The phenomenology of the hard problem? Of aporia? (just thinking out loud)

Another thing that struck me is:

I shall not here dwell upon the service which philosophy has done to human reason through the laborious efforts of its criticism, granting even that in the end it should turn out to be merely negative; something more will be said on this point in the next section.
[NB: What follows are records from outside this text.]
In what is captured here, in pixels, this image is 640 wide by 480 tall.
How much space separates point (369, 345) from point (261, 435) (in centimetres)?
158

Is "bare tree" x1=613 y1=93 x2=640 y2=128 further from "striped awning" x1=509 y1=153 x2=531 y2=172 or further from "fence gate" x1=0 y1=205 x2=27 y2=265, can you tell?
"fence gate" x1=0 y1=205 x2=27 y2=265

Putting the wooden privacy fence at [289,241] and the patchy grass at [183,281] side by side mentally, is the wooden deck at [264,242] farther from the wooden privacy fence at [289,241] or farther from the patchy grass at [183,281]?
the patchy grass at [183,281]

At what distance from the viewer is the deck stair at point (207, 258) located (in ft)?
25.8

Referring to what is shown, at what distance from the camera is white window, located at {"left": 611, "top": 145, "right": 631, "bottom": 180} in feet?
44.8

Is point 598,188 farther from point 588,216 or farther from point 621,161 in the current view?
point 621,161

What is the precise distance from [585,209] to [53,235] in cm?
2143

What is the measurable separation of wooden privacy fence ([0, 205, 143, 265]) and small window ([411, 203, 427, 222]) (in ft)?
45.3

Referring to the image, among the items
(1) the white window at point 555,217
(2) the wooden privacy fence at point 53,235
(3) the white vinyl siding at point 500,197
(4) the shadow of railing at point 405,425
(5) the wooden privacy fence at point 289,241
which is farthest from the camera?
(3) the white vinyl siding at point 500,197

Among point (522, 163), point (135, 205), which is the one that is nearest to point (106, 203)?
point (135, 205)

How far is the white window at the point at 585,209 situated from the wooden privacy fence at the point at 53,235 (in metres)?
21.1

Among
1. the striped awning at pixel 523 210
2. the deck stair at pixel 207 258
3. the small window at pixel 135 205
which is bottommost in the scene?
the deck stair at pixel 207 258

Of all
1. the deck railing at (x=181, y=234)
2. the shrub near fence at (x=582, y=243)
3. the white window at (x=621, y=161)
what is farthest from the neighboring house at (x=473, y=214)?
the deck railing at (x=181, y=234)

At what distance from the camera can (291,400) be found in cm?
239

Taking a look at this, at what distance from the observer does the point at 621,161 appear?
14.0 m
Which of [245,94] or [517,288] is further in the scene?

[651] But I may at once reply: Do you really require that a mode of knowledge which concerns all men [652] should transcend the common understanding, and should only be revealed to you by philosophers? Precisely what you find fault with is the best confirmation of the correctness of the above assertions. For we have thereby revealed to us, what could not at the start have been foreseen,

namely, that in matters which concern all men without distinction nature is not guilty of any partial distribution of her gifts,

and that in regard to the essential ends of human nature the highest philosophy cannot advance further than is possible under the guidance which nature has bestowed even upon the most ordinary understanding. - Kant

Now what does this mean?

There is this explanation:

"One final implication of Kant's philosophy is that its insistence on an area of necessary human ignorance keeps the philosopher humble. This might seem surprising, especially for those of you who have read some of Kant's own writing, since Kant was certainly not ignorant about the
greatness of his own achievement! For on several occasions he proudly explained why his system is superior to those of all past philosophers.
But my point here is that, whereas most philosophers' ideas are based on the assumption that philosophers have access to some kind of special knowledge to which the man on the street is blind, Kant's philosophy puts philosophers in general on an even par with non- philosophers when it comes to their ability to gain knowledge about the most basic metaphysical issues. Because Kant used such complicated terminology to express his ideas, this implication of his philosophy is often overlooked, even by those who spend years studying his writings. Yet Kant stated this "humiliating" aspect of his Critical system clearly enough on several occasions. One of the best examples, near the end of the first Critique (pp. 651-2), is worth quoting in full:


So, humility as a philosophical tool, arrogance as an intellectual fault.

namely, that in matters which concern all men without distinction nature is not guilty of any partial distribution of her gifts,

Kant's philosophy puts philosophers in general on an even par with non- philosophers when it comes to their ability to gain knowledge about the most basic metaphysical issues.